This chapter has presented background information designed to illustrate several key points about the participation of students with disabilities and English language learners in large-scale assessments. First, students with disabilities and English language learners are an extremely diverse group. Including them in large-scale assessments so that their educational status and their needs will be addressed along with those of other students is not only important but a legal mandate for states. However, their diverse needs call for assessment approaches that are both flexible enough to evaluate what they know and can do and rigorous enough that the results can be safely compared with those from other assessments.

Second, the legal requirements and professional standards regarding the assessment of these two groups of students provide considerable guidance to those responsible for setting assessment policy and developing assessment tools. They have established both the necessity for testing students with disabilities and English language learners and the key questions of fairness that arise when they are tested. These sources, however, offer relatively little guidance with regard to the practical difficulties associated with testing these two groups. As a consequence, there is considerable variation around the country in the way these students are assessed.

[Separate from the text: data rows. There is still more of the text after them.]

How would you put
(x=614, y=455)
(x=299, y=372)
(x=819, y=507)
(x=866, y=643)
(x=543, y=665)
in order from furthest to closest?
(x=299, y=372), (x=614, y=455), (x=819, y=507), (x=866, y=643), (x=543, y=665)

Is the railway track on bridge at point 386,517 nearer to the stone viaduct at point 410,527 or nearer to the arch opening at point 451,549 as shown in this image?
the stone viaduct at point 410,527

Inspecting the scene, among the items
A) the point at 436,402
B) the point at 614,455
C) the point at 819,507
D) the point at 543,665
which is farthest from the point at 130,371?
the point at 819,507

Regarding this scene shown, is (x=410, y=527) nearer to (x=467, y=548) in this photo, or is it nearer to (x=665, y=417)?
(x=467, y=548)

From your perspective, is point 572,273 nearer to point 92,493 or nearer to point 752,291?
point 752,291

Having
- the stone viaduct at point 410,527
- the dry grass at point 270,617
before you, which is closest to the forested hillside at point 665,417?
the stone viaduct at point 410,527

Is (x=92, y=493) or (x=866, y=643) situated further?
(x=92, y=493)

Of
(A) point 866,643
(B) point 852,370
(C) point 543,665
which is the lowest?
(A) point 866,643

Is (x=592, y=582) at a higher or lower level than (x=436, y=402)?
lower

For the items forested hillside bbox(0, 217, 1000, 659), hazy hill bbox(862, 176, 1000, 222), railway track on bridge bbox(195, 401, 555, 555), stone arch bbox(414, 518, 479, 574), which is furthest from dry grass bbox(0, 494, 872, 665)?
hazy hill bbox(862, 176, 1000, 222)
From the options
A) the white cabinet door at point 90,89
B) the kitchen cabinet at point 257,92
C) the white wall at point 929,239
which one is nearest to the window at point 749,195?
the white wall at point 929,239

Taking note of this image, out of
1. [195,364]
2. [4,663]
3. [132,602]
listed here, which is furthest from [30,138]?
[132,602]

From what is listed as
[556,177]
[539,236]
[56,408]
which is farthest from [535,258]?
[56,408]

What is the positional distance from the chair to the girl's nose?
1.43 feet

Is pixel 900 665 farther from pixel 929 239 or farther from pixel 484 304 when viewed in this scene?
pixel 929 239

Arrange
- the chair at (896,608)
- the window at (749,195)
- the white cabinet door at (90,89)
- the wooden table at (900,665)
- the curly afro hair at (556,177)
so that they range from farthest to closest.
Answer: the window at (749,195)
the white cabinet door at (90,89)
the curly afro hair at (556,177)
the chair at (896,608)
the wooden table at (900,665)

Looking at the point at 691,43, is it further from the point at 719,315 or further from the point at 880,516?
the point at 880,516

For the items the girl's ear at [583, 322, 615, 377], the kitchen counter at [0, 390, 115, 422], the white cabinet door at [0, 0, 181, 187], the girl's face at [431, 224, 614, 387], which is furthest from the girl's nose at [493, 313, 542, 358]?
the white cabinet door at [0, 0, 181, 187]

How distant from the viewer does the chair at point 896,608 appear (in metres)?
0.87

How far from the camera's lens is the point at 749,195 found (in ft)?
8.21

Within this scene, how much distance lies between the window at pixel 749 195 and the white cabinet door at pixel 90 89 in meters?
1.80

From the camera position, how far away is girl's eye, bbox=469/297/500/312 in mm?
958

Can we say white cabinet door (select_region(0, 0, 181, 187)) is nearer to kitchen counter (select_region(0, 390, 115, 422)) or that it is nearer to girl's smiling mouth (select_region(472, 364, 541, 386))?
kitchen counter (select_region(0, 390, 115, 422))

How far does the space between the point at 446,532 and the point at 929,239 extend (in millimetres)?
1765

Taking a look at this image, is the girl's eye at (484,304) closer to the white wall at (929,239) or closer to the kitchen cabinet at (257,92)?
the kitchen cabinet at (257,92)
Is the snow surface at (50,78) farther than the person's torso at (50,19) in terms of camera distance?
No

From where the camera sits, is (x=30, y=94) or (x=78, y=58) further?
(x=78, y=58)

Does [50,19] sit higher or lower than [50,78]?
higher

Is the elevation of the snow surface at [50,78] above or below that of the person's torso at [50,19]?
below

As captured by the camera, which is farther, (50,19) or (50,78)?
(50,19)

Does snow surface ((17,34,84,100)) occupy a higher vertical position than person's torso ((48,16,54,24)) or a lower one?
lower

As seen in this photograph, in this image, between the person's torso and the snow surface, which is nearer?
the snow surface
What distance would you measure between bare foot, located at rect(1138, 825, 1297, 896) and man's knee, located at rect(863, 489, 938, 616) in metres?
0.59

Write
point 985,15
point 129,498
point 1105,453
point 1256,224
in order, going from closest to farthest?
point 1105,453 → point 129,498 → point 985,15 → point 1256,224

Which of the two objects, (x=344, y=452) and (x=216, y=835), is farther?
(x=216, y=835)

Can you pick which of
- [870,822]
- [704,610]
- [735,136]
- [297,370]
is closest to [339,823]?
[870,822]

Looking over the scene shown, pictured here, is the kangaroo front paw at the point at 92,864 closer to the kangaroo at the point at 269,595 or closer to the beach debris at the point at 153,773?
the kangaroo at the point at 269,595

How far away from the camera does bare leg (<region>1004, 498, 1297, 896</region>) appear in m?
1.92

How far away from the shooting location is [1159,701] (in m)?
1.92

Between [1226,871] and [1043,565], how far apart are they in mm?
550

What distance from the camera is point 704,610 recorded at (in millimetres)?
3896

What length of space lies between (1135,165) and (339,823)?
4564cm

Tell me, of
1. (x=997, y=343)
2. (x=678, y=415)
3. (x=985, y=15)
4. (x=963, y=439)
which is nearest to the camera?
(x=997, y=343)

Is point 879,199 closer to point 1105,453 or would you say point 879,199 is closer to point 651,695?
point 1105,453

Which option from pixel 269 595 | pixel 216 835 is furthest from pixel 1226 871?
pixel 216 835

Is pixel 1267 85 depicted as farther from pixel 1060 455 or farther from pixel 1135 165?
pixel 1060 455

Finally, a key tool used in assessing students in these two groups is accommodation. These measures, designed to overcome obstacles to testing that are irrelevant to the constructs being measured, have the potential to make it possible to obtain accurate results for students who could not be reliably assessed without them. Many different accommodations are in use around the country. The ways in which they are used, the variety in the ways they are applied, and the knowledge base about their effects on testing results are the focus of the remainder of the report.